Hi, I just found a very strange bug when loading the compiled TVM library file. Here’s the demo code:
import sys
import numpy as np
import onnx
import tvm
import tvm.relay as relay
from tvm.contrib.download import download_testdata
from tvm.contrib.graph_runtime import GraphModule
def save_and_load(lib, device):
lib.export_library('./tmp.so')
lib = tvm.runtime.load_module('./tmp.so')
ctx = tvm.gpu() if device == 'gpu' else tvm.cpu()

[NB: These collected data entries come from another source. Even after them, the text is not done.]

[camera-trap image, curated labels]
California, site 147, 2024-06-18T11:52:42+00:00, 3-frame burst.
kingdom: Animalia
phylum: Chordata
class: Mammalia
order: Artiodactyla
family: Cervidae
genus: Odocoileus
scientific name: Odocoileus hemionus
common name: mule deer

gmod = GraphModule(lib['default'](ctx))
# return lib, ctx, gmod # explicitly returning the lib module could work
return None, ctx, gmod # not working on cuda
if __name__ == '__main__':
device = sys.argv[1]
assert device in ['gpu', 'cpu']
model_url = "".join(
[
"https://github.com/onnx/models/raw/",
"master/vision/classification/mobilenet/model/",
"mobilenetv2-7.onnx",
]
)
# https://github.com/onnx/models/blob/master/vision/classification/mobilenet/model/mobilenetv2-7.onnx
model_path = download_testdata(model_url, "mobilenetv2-7.onnx", module="onnx")

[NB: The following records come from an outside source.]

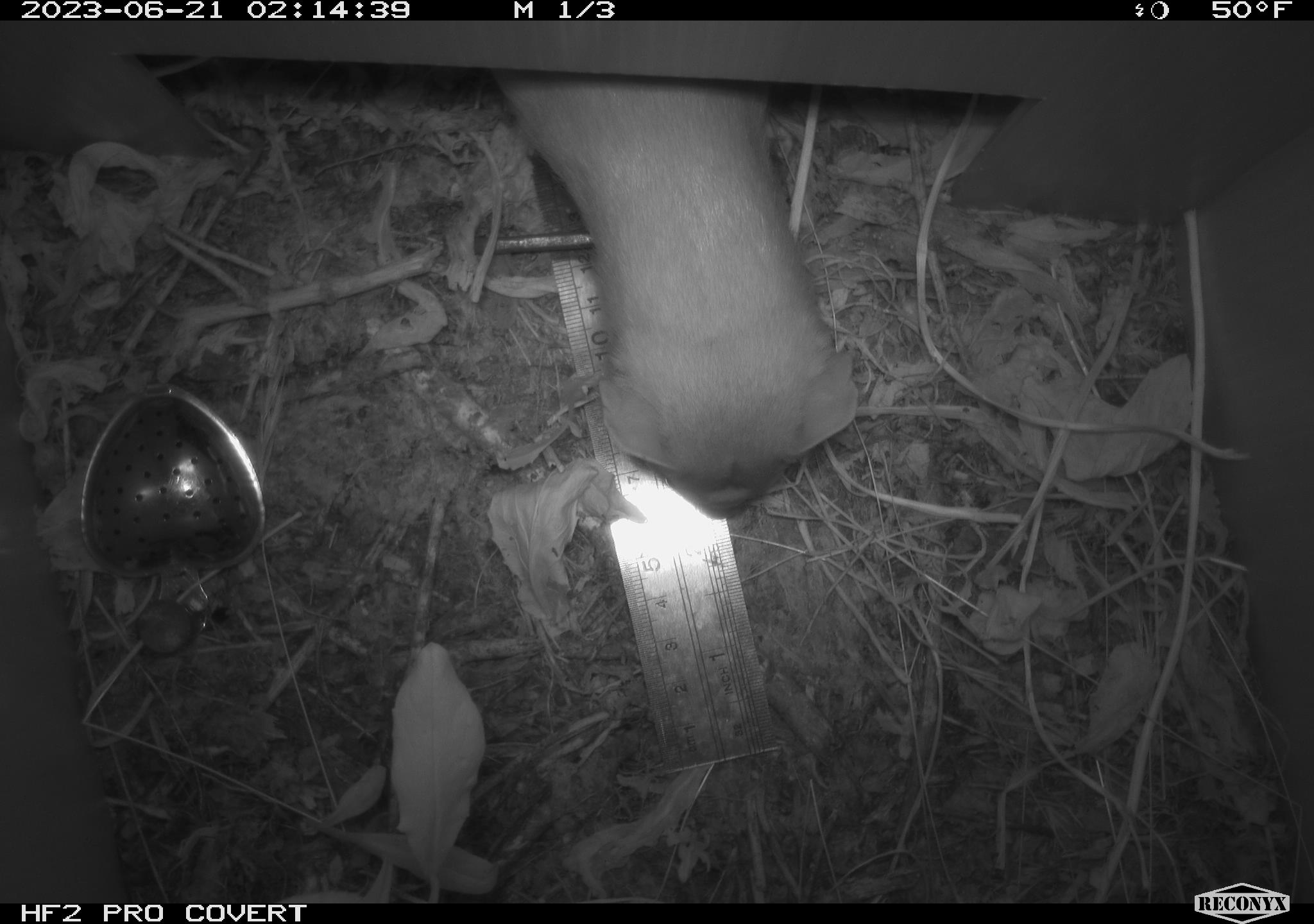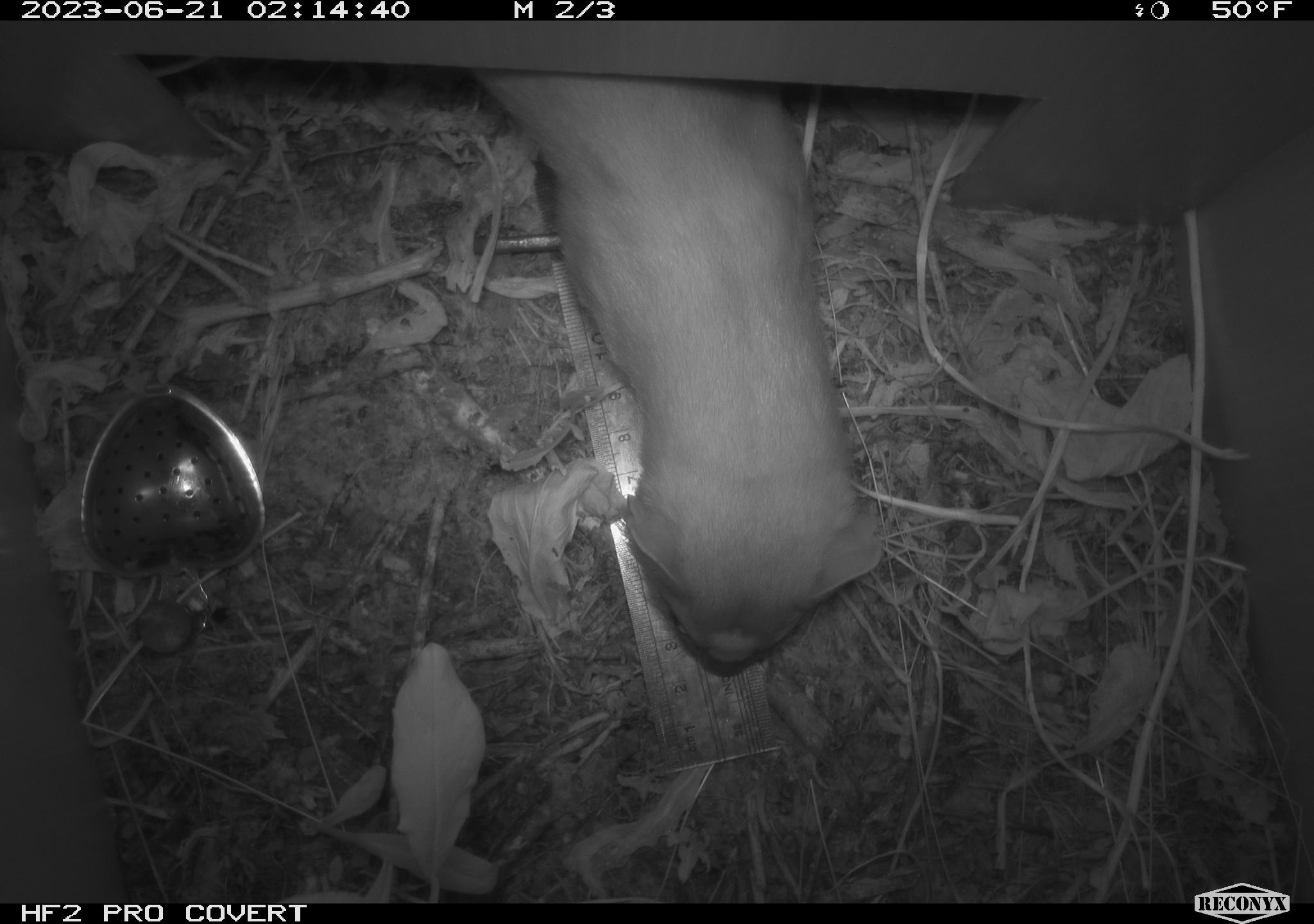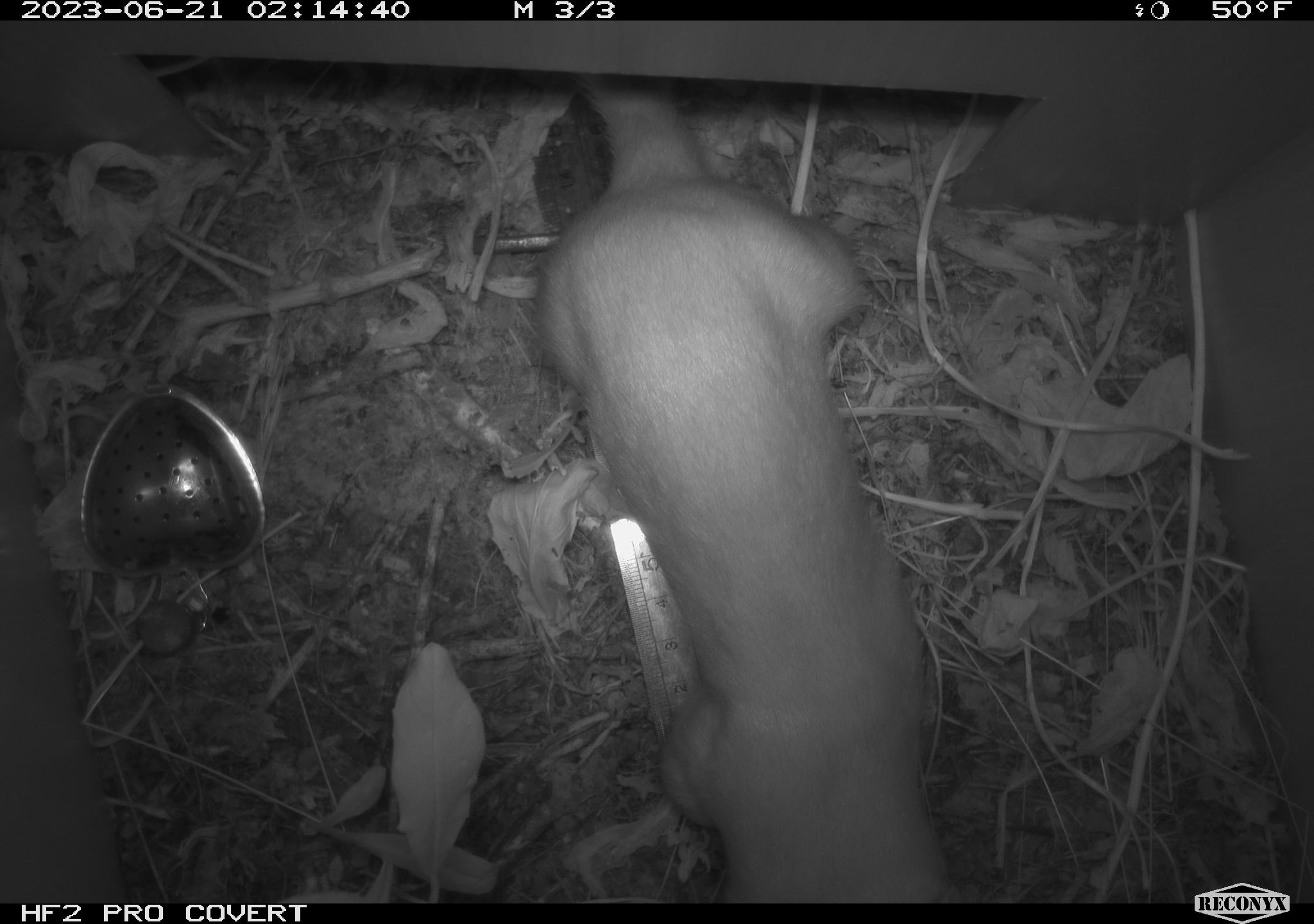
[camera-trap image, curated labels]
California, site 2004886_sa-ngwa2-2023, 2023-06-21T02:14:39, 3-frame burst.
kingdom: Animalia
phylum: Chordata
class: Mammalia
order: Carnivora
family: Mustelidae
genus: Neogale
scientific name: Neogale frenata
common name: long-tailed weasel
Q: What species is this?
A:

onnx_model = onnx.load(model_path)
if device == 'gpu':
target = 'cuda'
else:
target = 'llvm'
input_name = "input"
shape_dict = {input_name: [1, 3, 224, 224]}
relay_module, params = tvm.relay.frontend.from_onnx(onnx_model, shape=shape_dict)

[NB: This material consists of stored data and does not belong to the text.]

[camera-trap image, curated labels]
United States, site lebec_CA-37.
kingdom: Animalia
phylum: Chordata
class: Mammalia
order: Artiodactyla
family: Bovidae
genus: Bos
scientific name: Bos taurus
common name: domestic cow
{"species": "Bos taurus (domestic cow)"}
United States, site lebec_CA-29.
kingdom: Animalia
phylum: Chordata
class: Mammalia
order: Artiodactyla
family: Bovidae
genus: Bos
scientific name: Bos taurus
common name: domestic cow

with tvm.transform.PassContext(opt_level=4):
lib = tvm.relay.build(relay_module, target, params=params)
lib, ctx, gmod = save_and_load(lib, device)
x = tvm.nd.array(np.ones([1, 3, 224, 224], dtype=np.float32), ctx=ctx)
gmod.set_input(input_name, x)
gmod.run()
I found that when the returned value of save_and_load
is lib, ctx, gmod
, this script running on both GPU and CPU could work well. However, when the returned value of save_and_load
is None, ctx, gmod
, which means I do not return the lib module, which is not further used in my script, it has a strange segmentation fault when running on GPU:
[1] 10796 segmentation fault (core dumped) python3 reproduce_tvm.py gpu
This means the lib module must be reserved when the target device is cuda. When the targe is llvm, it still works well. I wonder if this is a bug of TVM?